───── DATA PROVIDED
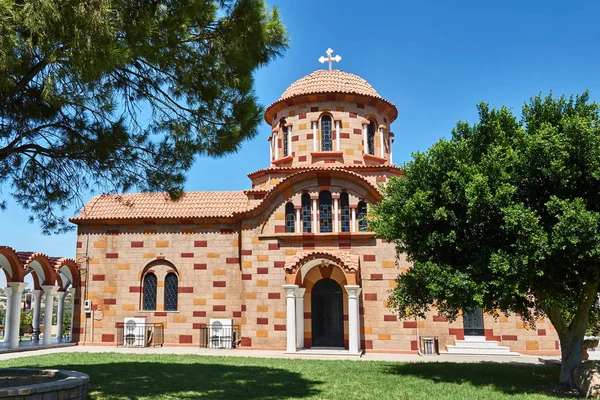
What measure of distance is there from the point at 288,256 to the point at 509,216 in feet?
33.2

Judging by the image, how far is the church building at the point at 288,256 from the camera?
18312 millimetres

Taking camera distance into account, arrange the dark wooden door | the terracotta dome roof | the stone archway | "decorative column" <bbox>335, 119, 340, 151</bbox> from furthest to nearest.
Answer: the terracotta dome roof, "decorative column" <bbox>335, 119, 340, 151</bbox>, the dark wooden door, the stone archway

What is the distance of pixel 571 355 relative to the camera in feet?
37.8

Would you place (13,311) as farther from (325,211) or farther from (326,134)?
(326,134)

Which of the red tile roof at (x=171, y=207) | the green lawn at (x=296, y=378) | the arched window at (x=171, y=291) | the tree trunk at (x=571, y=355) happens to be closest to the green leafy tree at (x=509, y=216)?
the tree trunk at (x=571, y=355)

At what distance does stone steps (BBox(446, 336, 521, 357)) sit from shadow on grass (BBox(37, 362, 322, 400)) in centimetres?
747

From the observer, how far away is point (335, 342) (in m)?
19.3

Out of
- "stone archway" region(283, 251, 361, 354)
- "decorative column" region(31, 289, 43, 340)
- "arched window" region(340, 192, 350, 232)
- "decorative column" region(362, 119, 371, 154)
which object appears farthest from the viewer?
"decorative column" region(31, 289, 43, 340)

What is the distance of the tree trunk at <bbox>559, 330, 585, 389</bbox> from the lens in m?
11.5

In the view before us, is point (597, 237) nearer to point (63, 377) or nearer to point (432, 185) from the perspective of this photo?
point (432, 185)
──────────
▶ _WHAT YOU HAVE TO DO_: Return exactly the lines of the data, and only those, from the line with "What is the distance of pixel" through the last line, inclusive.

▶ _REPLY TO THE EXERCISE_:
What is the distance of pixel 571 355 relative to the camera in feet?
37.8

Would you place (13,311) as farther from (325,211) or farther from (326,134)?
(326,134)

Which of the red tile roof at (x=171, y=207) | the green lawn at (x=296, y=378) | the arched window at (x=171, y=291) | the tree trunk at (x=571, y=355) happens to be closest to the green leafy tree at (x=509, y=216)?
the tree trunk at (x=571, y=355)

At what distance does stone steps (BBox(446, 336, 521, 357)) sit from shadow on grass (BBox(37, 362, 322, 400)) in centimetres?
747

From the observer, how far away is point (335, 342) (in m)?
19.3

Out of
- "stone archway" region(283, 251, 361, 354)
- "decorative column" region(31, 289, 43, 340)
- "arched window" region(340, 192, 350, 232)
- "decorative column" region(362, 119, 371, 154)
which object appears farthest from the viewer?
"decorative column" region(31, 289, 43, 340)

What is the distance of the tree trunk at <bbox>559, 330, 585, 389</bbox> from the lens in m?
11.5

In the view before us, is point (597, 237) nearer to point (63, 377) or nearer to point (432, 185) from the perspective of this photo?
point (432, 185)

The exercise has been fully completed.